Allogeneic stem cell transplantation for thalassemia major

Abstract

At present an allogeneic stem cell transplant remains the only curative option for patients with B-thalassemia major. Even with the potential advent of gene therapy in the near future, it is likely to remain the least expensive curative therapy in the foreseeable near future. Currently in patients with good risk features, it is reasonable to anticipate a greater than 90% chance of a successful transplant outcome. Parameters for risk stratification prior to an allogeneic stem cell transplant for this disorder are unique and distinct. The conventional risk stratification system has limitations, and alternative systems are being explored to better identify subsets that require innovative approaches to improve their outcome. A number of novel regimens have been evaluated in an effort to reduce treatment-related morbidity and mortality.

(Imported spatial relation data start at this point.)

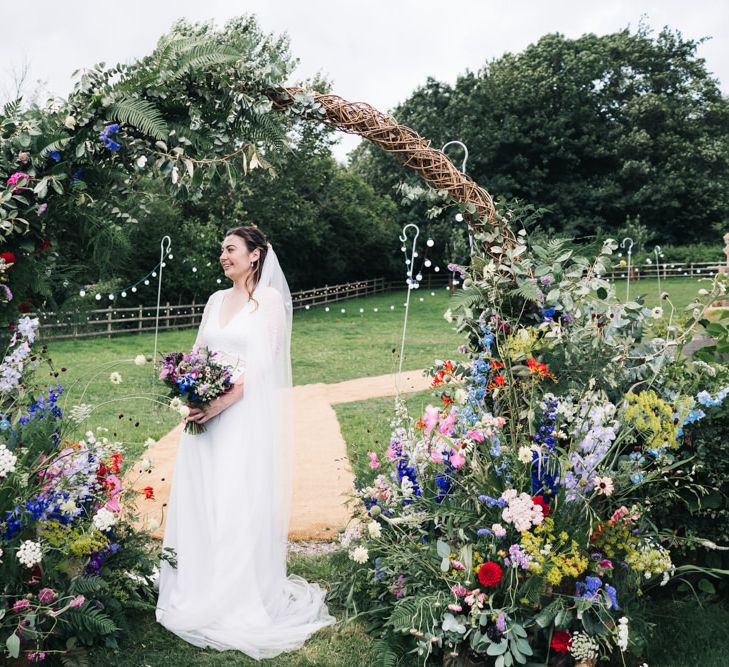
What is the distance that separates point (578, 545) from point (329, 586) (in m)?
1.94

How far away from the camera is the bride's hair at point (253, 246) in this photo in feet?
14.1

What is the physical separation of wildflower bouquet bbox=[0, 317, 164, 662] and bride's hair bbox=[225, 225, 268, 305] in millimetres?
1250

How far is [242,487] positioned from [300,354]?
11.9 m

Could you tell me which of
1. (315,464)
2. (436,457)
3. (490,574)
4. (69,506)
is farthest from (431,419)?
(315,464)

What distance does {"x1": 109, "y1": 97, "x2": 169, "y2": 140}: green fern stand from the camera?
3289mm

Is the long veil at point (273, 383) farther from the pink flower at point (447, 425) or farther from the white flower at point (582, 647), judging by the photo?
the white flower at point (582, 647)

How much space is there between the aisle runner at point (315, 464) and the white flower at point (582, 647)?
1551 millimetres

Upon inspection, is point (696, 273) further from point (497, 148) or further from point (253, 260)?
point (253, 260)

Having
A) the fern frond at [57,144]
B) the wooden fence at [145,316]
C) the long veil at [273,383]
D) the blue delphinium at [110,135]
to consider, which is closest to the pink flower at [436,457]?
the long veil at [273,383]

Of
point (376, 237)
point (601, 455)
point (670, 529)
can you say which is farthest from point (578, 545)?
point (376, 237)

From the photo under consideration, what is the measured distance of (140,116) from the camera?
3.29 metres

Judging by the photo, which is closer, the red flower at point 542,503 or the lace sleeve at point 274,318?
the red flower at point 542,503

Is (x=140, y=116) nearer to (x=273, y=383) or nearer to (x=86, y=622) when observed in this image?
(x=273, y=383)

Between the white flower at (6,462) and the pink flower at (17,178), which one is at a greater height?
the pink flower at (17,178)
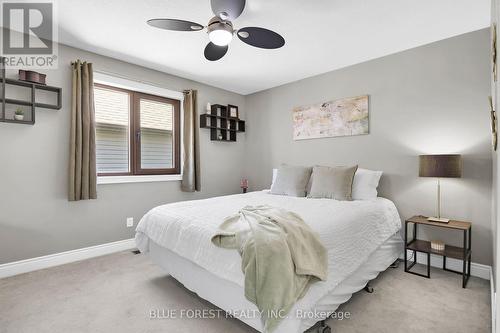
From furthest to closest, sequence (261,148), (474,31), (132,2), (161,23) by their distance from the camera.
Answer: (261,148)
(474,31)
(132,2)
(161,23)

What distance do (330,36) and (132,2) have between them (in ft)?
6.26

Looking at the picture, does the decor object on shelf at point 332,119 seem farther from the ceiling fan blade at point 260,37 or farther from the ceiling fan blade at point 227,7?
the ceiling fan blade at point 227,7

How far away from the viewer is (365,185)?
9.55ft

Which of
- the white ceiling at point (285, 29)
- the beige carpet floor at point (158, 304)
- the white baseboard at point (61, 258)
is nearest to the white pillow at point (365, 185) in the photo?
the beige carpet floor at point (158, 304)

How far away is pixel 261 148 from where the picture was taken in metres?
4.55

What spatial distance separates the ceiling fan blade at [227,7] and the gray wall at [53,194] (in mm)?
1962

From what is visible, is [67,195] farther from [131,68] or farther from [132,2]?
[132,2]

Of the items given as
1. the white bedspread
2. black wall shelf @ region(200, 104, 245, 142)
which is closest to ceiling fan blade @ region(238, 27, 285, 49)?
the white bedspread

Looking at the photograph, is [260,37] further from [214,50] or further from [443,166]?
[443,166]

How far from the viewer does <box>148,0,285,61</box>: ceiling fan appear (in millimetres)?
1883

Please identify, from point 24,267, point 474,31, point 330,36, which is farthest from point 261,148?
point 24,267

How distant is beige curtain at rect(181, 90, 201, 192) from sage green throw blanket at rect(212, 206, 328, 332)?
2299mm

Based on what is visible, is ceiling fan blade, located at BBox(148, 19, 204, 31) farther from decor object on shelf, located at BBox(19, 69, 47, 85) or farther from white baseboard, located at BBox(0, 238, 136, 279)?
white baseboard, located at BBox(0, 238, 136, 279)

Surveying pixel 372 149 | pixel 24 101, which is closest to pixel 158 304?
pixel 24 101
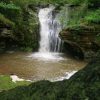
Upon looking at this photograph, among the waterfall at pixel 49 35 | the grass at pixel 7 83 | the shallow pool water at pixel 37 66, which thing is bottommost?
the shallow pool water at pixel 37 66

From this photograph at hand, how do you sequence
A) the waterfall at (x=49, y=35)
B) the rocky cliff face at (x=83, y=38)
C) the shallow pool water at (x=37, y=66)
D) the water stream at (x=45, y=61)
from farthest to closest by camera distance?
the waterfall at (x=49, y=35) < the rocky cliff face at (x=83, y=38) < the water stream at (x=45, y=61) < the shallow pool water at (x=37, y=66)

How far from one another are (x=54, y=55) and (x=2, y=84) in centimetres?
852

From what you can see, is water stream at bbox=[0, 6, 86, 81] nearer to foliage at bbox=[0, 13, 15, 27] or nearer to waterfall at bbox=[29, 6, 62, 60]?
waterfall at bbox=[29, 6, 62, 60]

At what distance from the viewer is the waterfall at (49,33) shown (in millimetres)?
19516

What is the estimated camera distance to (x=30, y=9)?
21734 mm

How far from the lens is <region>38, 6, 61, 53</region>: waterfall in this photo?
64.0 ft

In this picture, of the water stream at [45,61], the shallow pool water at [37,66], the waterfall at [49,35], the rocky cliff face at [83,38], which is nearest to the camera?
the shallow pool water at [37,66]

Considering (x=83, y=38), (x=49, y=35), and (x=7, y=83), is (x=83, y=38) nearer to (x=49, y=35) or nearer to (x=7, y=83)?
(x=49, y=35)

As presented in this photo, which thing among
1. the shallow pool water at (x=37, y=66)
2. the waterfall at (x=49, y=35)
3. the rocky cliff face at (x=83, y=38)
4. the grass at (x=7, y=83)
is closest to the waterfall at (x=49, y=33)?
the waterfall at (x=49, y=35)

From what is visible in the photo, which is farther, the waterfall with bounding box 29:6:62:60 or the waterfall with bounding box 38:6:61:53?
the waterfall with bounding box 38:6:61:53

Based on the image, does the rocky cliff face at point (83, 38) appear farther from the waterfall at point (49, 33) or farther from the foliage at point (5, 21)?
the foliage at point (5, 21)

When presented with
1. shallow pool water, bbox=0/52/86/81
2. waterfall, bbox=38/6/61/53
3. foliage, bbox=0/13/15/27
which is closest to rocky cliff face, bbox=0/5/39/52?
foliage, bbox=0/13/15/27

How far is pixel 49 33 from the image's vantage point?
20.2m

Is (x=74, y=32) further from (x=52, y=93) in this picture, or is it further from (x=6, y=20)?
(x=52, y=93)
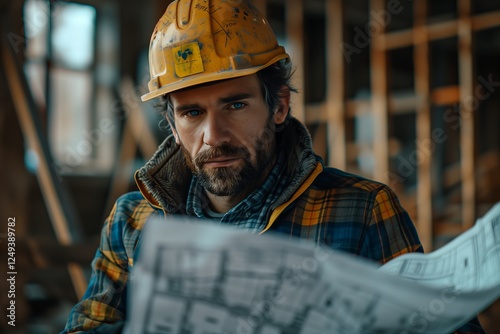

Regimen-related toxicity profile posttransplantation in these patients is characterized by an increased incidence of sinusoidal obstruction syndrome, more so in the high-risk cases. There remain challenges in improving the clinical outcome of high-risk patients, especially in developing countries, where inadequate blood transfusion and chelation prior to transplant and an older age at which patients opt for transplant lead to an increased risk of graft rejection and treatment-related mortality. With the increase in the donor pool by the use of matched unrelated donors, cord blood stem cells, and haploi- dentical donors, more patients can potentially access this curative therapy. However, these alternate donor sources come with their own challenges, and significant improvements need to occur before they can be considered standard of care. Better understanding of graft characteristics and immune reconstitution posttransplant has the potential to identify interventions to further improve the short- and long-term clinical outcomes.